Spanish cartoonist (born 1965)

Asisko Urmeneta Otsoa Irati (born 1965) is a Navarrese comic strip writer and graffiti artist. He usually works in the Basque language.

He was born in Pamplona.

In the blog "Kebawe", they present "Kleptomaniac, Passive Smoker, Microcephalic, fan of Sours Aire, bi-sexual and controversial Protestant.

== Career ==

Asisko Urmeneta, interview at Argia 2017

His first steps as a comic book author came in Napartheid.
Afterwards, he made several press collaborations (mainly in Argia). He is a member of the Zazpiak Batman collective. He participates in the satirical magazine H28, and also draws for the magazine Xabiroi Ikastolen Elkartea.

He was doing caricatures for the ETB1 television channel. Together with Juanjo Elordi he directed the film Gartxot, konkista aitzineko konkista (2011).

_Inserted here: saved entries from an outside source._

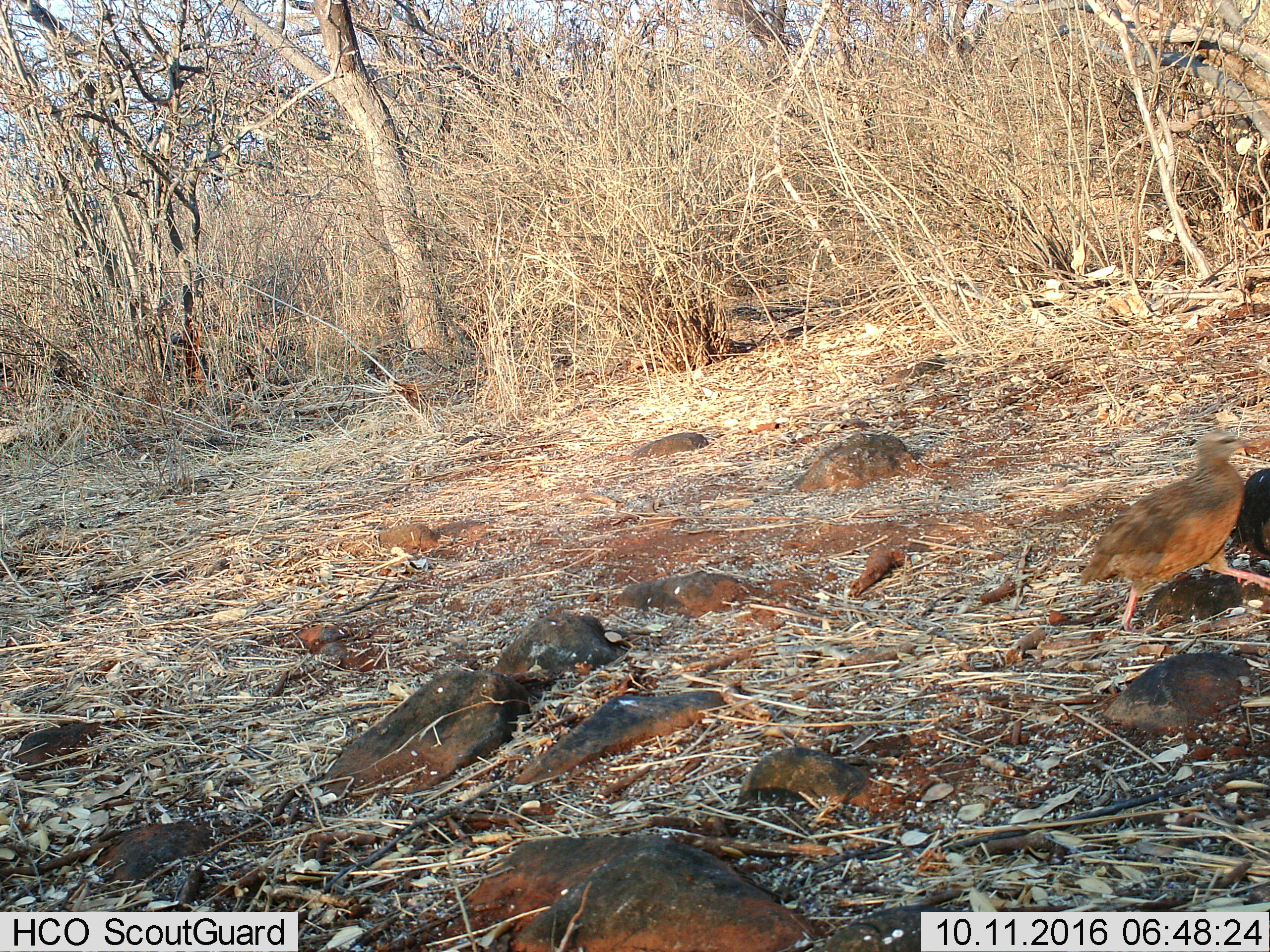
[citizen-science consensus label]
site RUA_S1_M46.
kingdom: Animalia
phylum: Chordata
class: Aves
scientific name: Aves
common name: bird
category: birdother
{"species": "birdother (bird) (Aves)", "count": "1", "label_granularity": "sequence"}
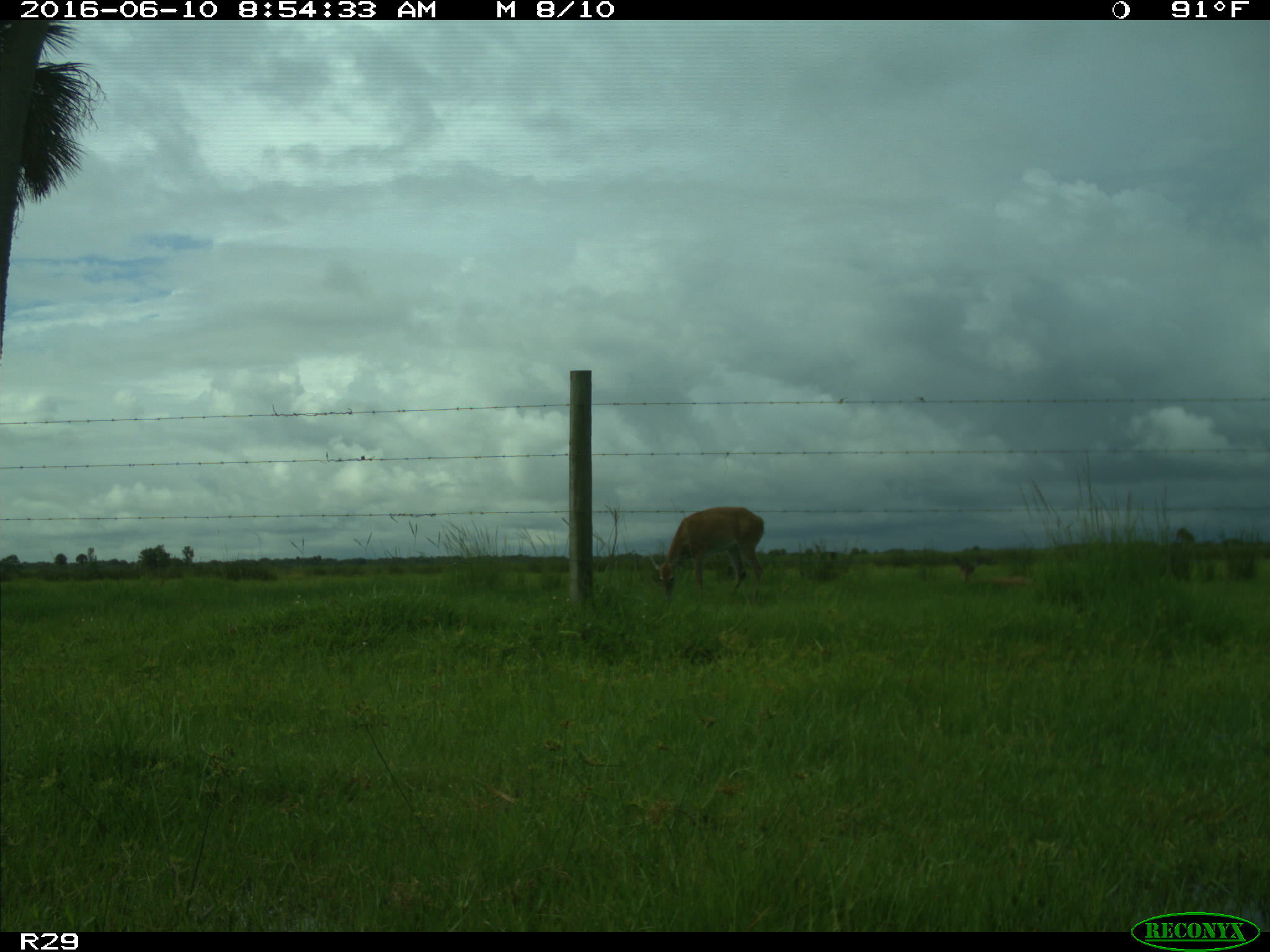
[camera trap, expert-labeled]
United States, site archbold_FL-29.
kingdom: Animalia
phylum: Chordata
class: Mammalia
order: Artiodactyla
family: Cervidae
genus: Odocoileus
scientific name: Odocoileus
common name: deer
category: unidentified deer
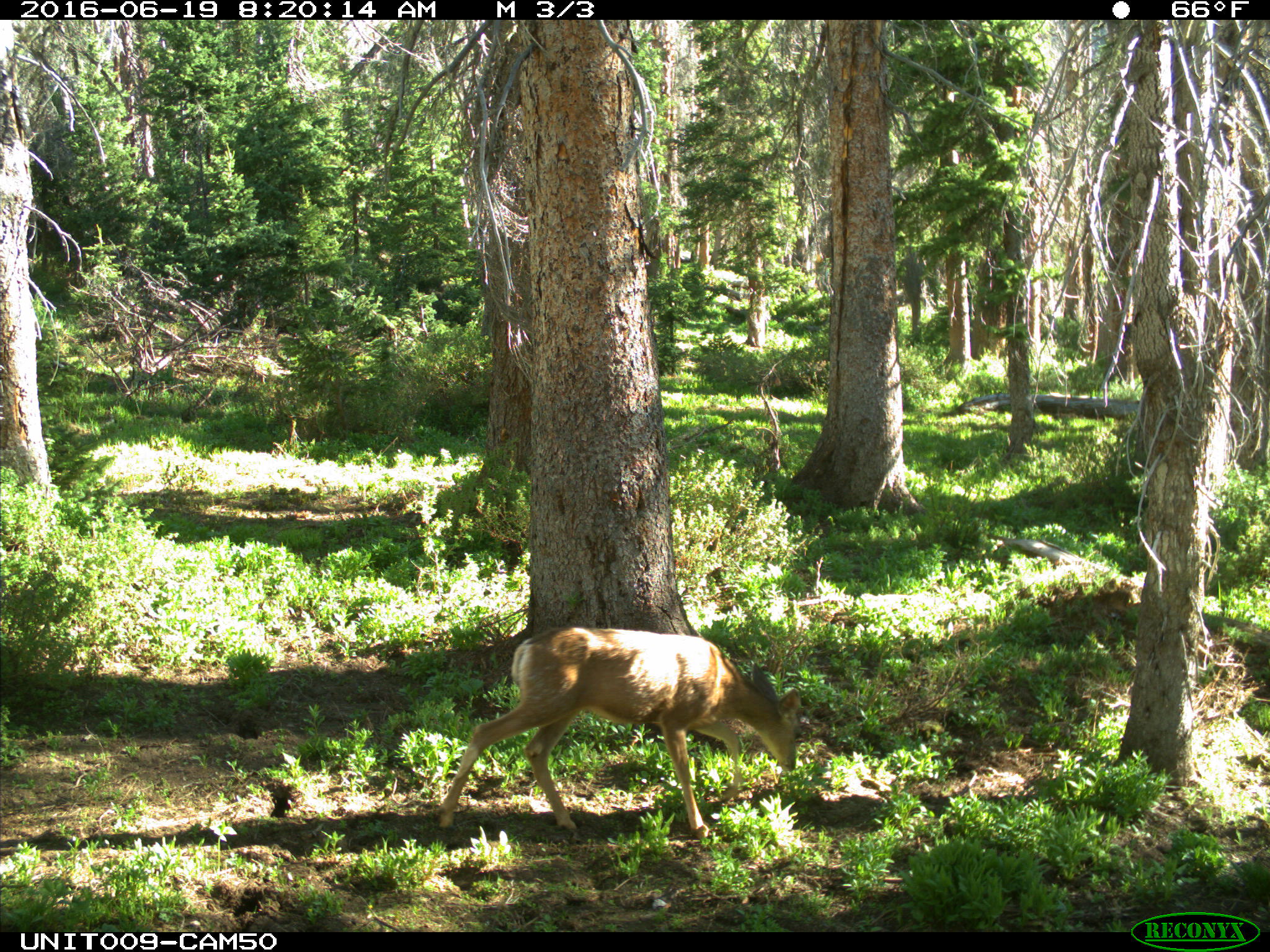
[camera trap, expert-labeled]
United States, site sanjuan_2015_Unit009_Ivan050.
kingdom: Animalia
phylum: Chordata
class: Mammalia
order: Artiodactyla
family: Cervidae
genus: Odocoileus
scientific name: Odocoileus hemionus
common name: mule deer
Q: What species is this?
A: Odocoileus hemionus (mule deer).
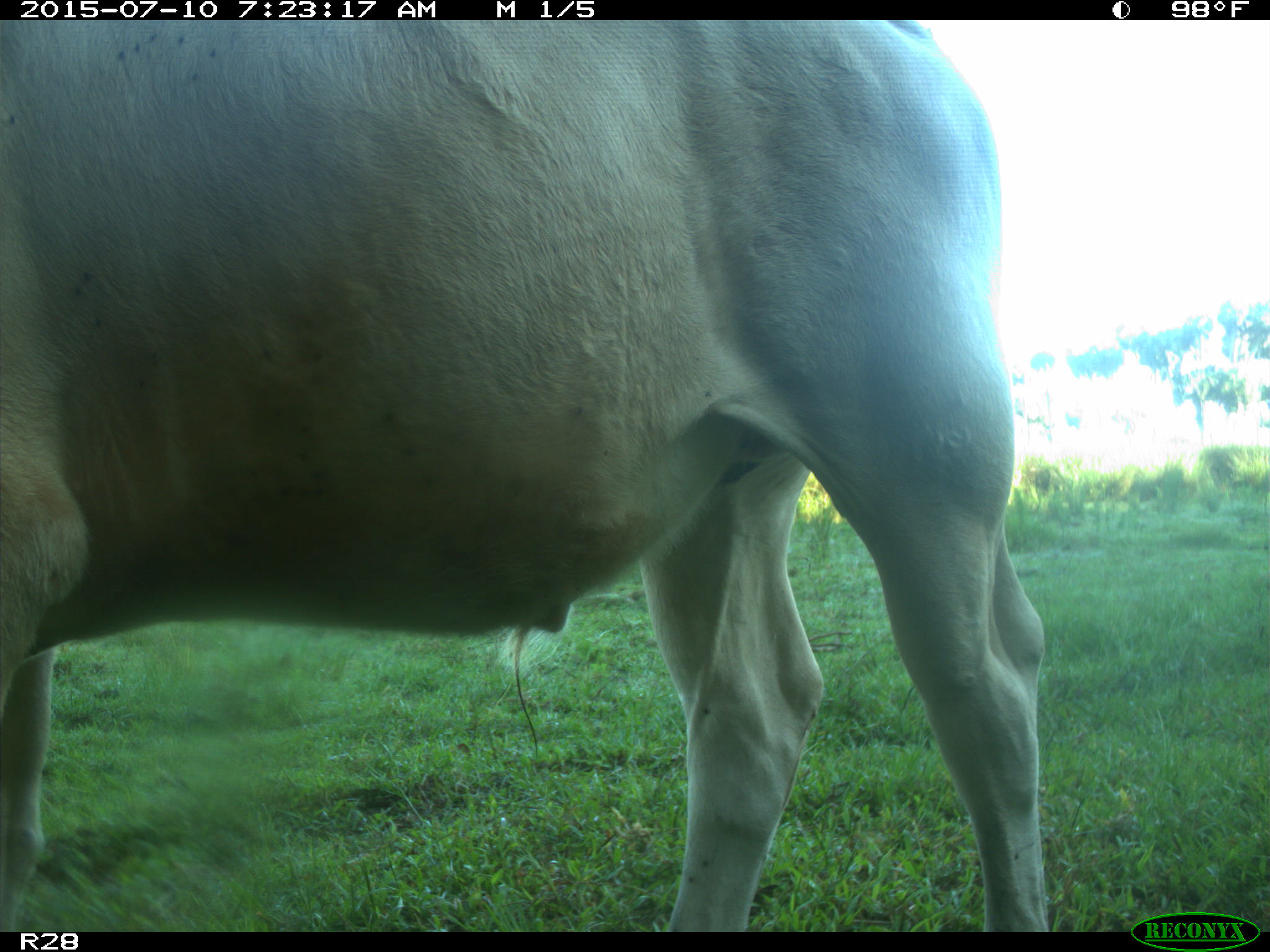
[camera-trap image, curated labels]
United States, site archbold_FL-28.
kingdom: Animalia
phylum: Chordata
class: Mammalia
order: Artiodactyla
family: Bovidae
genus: Bos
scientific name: Bos taurus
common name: domestic cow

In 2017 and 2018 Asisko Urmeneta created two comics: Eusklabo Alaiak (Gure Berriak, 2017) and AztiHitza: Xahoren Biografikoa (Erroa argitaletxea, 2018). Thanks to this latest work, Urmeneta won the Euskadi Prize for Literature in 2019 in the category of Illustration of Literary Work.

==Selected bibliography==
- Hegoekialde Urruneko Legenda (Napartheid, 1988)
- Erraondo (TT komikiak, 1991).
- I'm Pellot, Biba festa! (Argia, 1996).
- Sugea lilipean (Desclée de Brouwer, 2003).
- Gartxot (Argia, 2003). In collaboration with Jokin and Marc Armspach (Marko).
- Okatxu hegal egiten (Argia, 2010). In collaboration with Mattin Irigoien and Adur Larrea.
- He has participated in the book Altza porru by Jakoba Errekondo (Argia, 2016) along with other cartoonists: Ainara Azpiazu, Antton Olariaga, Mattin Martiarena, Unai Gaztelumendi, Unai Iturriaga, Joseba Larratxe and Zaldieroa.
- Eusklabo Alaiak (Gureberriak, 2017).
- AztiHitza: Xahoren Biografikoa (Erroa argitaletxea. 2018).
- 1620, Nafarroa Beheregaina (Nabarralde Fundazioa, 2019).